Content starts

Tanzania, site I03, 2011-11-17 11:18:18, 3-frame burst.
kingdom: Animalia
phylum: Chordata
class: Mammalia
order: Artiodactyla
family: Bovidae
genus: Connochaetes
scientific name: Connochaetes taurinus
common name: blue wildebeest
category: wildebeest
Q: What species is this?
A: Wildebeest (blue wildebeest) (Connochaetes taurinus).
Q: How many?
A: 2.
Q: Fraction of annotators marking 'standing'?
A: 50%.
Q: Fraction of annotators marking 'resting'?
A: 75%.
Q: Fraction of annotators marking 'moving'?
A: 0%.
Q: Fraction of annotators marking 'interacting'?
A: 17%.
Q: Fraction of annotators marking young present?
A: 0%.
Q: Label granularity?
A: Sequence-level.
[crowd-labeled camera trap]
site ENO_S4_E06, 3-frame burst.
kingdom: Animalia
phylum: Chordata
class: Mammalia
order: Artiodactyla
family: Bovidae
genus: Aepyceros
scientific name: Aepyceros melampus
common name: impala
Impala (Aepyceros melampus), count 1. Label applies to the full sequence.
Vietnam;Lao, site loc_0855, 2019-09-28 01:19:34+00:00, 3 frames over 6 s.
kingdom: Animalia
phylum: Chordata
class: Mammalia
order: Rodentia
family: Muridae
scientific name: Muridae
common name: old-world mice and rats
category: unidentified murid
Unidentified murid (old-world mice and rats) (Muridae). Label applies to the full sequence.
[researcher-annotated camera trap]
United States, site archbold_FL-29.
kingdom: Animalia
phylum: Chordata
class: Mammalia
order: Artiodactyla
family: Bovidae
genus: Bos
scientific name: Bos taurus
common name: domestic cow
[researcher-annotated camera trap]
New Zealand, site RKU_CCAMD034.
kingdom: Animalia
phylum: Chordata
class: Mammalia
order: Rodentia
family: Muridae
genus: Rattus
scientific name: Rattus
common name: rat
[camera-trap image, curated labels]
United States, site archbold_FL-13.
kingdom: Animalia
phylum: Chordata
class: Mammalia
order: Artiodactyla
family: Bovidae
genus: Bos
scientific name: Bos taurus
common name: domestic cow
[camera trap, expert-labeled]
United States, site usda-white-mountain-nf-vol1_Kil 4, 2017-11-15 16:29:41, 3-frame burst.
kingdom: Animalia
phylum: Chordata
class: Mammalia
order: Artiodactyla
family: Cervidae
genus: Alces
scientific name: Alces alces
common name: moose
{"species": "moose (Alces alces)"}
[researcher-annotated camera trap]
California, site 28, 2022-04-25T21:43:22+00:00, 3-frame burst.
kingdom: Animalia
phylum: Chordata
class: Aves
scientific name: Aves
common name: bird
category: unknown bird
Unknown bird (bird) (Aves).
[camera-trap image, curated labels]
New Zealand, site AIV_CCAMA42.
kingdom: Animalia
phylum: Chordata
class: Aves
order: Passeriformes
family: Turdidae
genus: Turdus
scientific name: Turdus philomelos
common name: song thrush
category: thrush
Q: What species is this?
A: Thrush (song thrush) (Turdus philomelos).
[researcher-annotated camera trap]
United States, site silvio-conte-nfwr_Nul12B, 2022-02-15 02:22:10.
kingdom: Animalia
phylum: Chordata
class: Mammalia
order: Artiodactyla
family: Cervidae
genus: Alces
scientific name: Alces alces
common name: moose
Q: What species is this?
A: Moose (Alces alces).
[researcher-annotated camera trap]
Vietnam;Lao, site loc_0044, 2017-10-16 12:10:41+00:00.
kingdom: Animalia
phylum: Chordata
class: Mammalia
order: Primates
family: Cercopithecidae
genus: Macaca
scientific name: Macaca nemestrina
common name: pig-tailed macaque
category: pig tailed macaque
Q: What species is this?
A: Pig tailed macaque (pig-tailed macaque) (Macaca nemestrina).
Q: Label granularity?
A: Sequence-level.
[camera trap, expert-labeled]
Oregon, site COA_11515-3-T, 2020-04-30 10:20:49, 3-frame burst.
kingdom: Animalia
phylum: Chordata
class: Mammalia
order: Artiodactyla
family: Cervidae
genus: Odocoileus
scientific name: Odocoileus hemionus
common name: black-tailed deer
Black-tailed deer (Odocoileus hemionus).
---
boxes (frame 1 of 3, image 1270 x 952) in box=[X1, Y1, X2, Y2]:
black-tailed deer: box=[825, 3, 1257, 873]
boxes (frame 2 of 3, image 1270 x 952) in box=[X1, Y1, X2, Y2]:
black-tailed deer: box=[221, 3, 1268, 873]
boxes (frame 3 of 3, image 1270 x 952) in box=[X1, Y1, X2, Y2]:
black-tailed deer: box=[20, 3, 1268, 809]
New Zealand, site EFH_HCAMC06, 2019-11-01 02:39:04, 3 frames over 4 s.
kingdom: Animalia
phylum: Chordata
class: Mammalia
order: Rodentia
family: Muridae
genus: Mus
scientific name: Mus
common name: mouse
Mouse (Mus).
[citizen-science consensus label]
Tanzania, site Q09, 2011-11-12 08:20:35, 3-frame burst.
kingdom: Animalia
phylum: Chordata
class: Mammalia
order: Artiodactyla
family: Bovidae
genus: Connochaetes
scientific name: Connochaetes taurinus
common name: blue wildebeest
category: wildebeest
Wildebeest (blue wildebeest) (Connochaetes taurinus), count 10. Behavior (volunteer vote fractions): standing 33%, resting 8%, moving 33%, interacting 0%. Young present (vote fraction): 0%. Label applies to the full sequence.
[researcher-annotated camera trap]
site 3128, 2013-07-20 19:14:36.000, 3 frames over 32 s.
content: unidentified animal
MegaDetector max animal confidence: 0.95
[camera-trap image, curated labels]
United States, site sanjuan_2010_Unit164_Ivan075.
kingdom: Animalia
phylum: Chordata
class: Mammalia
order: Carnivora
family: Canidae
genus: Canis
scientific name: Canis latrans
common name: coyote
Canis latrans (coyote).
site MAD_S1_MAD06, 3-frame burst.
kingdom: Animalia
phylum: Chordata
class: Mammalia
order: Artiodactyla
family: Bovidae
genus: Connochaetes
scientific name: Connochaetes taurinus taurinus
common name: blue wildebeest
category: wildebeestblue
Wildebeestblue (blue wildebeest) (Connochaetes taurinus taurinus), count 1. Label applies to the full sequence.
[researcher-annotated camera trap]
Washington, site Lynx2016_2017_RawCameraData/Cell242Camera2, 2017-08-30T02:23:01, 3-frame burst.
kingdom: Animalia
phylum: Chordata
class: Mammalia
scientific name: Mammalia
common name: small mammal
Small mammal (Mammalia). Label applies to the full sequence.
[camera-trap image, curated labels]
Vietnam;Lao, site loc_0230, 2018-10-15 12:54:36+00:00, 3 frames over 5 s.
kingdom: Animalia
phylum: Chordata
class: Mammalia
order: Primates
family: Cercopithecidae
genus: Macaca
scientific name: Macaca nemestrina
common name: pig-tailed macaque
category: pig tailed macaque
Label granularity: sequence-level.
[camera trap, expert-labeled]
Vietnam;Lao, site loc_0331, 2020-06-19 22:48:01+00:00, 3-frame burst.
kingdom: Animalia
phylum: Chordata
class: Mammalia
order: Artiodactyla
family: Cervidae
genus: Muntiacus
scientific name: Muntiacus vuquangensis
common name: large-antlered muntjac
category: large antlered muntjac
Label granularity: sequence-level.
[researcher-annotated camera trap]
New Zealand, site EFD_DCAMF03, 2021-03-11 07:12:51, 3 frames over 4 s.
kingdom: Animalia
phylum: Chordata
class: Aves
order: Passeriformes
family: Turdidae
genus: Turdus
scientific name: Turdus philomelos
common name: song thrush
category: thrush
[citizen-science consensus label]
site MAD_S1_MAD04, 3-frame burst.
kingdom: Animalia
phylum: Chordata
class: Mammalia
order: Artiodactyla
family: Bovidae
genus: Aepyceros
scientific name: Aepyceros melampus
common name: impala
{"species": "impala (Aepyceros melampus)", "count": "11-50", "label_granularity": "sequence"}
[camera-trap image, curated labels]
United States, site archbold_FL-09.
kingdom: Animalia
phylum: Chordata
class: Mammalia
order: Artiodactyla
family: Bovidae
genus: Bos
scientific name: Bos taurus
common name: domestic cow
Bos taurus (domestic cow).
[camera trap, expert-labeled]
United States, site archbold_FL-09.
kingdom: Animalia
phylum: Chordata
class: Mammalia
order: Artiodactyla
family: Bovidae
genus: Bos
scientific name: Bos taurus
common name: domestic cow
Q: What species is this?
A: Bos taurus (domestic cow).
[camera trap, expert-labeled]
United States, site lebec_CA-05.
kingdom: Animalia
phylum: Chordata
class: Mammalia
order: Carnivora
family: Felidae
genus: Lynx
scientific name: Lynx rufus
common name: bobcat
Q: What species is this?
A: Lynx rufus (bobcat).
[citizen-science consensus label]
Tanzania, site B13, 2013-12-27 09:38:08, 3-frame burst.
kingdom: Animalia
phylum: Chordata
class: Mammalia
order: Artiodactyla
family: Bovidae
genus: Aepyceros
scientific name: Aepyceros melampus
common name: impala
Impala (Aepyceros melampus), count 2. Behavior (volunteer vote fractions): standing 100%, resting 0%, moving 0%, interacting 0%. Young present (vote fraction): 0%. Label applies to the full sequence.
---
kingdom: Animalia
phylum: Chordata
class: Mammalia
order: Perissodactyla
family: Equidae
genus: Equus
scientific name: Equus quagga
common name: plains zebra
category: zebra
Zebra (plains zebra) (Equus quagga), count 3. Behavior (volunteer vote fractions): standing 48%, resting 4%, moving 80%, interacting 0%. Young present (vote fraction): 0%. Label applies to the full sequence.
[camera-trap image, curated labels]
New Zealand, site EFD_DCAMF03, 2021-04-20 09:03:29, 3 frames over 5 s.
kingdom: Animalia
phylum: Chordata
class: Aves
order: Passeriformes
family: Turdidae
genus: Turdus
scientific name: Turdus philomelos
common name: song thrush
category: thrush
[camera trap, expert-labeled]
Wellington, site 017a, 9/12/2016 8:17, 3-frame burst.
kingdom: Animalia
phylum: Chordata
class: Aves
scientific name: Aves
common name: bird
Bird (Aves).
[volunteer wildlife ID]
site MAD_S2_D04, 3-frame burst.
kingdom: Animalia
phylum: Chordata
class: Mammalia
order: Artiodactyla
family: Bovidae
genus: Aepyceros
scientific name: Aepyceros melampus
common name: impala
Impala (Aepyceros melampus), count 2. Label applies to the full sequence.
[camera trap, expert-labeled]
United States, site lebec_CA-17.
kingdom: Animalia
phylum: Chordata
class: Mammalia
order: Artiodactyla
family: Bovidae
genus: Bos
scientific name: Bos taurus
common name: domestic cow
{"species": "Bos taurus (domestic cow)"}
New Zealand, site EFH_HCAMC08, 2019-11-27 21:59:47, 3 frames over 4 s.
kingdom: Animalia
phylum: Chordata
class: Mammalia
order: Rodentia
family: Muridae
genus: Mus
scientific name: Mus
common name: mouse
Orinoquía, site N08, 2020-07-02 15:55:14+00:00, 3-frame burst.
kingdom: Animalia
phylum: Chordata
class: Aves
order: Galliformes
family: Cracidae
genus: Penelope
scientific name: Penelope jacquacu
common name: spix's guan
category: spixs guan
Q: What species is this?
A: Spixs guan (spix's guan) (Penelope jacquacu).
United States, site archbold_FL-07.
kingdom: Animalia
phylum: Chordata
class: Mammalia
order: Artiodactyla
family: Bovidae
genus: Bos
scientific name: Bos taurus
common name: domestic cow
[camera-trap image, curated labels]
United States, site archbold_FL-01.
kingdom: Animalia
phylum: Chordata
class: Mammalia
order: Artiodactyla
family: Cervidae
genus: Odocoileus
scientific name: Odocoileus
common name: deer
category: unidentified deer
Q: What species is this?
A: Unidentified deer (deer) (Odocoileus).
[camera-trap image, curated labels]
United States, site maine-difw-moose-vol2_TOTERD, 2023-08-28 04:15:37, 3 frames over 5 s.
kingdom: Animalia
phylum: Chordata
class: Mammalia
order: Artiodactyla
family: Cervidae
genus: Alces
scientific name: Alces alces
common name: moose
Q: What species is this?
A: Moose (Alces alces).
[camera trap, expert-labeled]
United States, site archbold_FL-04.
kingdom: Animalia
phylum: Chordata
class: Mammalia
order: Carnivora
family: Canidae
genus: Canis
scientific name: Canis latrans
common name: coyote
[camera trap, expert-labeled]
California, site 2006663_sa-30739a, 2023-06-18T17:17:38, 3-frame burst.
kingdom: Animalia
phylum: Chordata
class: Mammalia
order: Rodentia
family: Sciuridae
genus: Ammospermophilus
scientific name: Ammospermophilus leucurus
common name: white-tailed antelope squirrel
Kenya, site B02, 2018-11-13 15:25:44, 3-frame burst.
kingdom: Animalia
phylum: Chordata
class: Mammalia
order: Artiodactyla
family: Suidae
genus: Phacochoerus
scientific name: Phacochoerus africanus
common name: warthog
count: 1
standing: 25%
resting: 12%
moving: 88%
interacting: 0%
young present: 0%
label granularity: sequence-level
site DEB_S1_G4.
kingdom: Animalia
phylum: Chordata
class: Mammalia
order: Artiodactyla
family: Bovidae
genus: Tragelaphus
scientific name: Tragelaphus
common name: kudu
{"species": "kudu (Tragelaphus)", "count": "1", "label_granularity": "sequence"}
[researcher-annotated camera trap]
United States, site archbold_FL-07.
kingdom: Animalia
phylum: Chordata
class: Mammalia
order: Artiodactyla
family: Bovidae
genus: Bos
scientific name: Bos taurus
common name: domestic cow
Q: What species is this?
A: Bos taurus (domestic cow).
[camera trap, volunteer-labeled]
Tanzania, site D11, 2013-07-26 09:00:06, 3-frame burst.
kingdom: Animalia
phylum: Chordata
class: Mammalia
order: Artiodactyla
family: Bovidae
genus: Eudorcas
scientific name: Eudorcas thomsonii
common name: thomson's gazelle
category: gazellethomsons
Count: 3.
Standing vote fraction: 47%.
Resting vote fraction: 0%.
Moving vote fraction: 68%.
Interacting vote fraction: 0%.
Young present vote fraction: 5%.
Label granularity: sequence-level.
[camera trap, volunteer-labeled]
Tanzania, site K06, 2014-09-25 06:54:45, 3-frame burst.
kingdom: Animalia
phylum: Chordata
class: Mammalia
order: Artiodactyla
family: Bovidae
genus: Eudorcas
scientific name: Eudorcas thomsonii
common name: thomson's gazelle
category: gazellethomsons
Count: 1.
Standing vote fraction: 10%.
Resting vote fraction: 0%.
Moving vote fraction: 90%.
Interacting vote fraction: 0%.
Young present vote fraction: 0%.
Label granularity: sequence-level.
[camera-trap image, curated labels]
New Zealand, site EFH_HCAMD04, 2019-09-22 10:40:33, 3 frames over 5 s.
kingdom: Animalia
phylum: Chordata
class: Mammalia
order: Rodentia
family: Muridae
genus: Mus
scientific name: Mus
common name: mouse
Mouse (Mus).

Content ends

Only the lines from the one containing "Tanzania, site D11, 2013-07-26" to the end of the records should be repeated, exactly as they appear.

Tanzania, site D11, 2013-07-26 09:00:06, 3-frame burst.
kingdom: Animalia
phylum: Chordata
class: Mammalia
order: Artiodactyla
family: Bovidae
genus: Eudorcas
scientific name: Eudorcas thomsonii
common name: thomson's gazelle
category: gazellethomsons
Count: 3.
Standing vote fraction: 47%.
Resting vote fraction: 0%.
Moving vote fraction: 68%.
Interacting vote fraction: 0%.
Young present vote fraction: 5%.
Label granularity: sequence-level.
[camera trap, volunteer-labeled]
Tanzania, site K06, 2014-09-25 06:54:45, 3-frame burst.
kingdom: Animalia
phylum: Chordata
class: Mammalia
order: Artiodactyla
family: Bovidae
genus: Eudorcas
scientific name: Eudorcas thomsonii
common name: thomson's gazelle
category: gazellethomsons
Count: 1.
Standing vote fraction: 10%.
Resting vote fraction: 0%.
Moving vote fraction: 90%.
Interacting vote fraction: 0%.
Young present vote fraction: 0%.
Label granularity: sequence-level.
[camera-trap image, curated labels]
New Zealand, site EFH_HCAMD04, 2019-09-22 10:40:33, 3 frames over 5 s.
kingdom: Animalia
phylum: Chordata
class: Mammalia
order: Rodentia
family: Muridae
genus: Mus
scientific name: Mus
common name: mouse
Mouse (Mus).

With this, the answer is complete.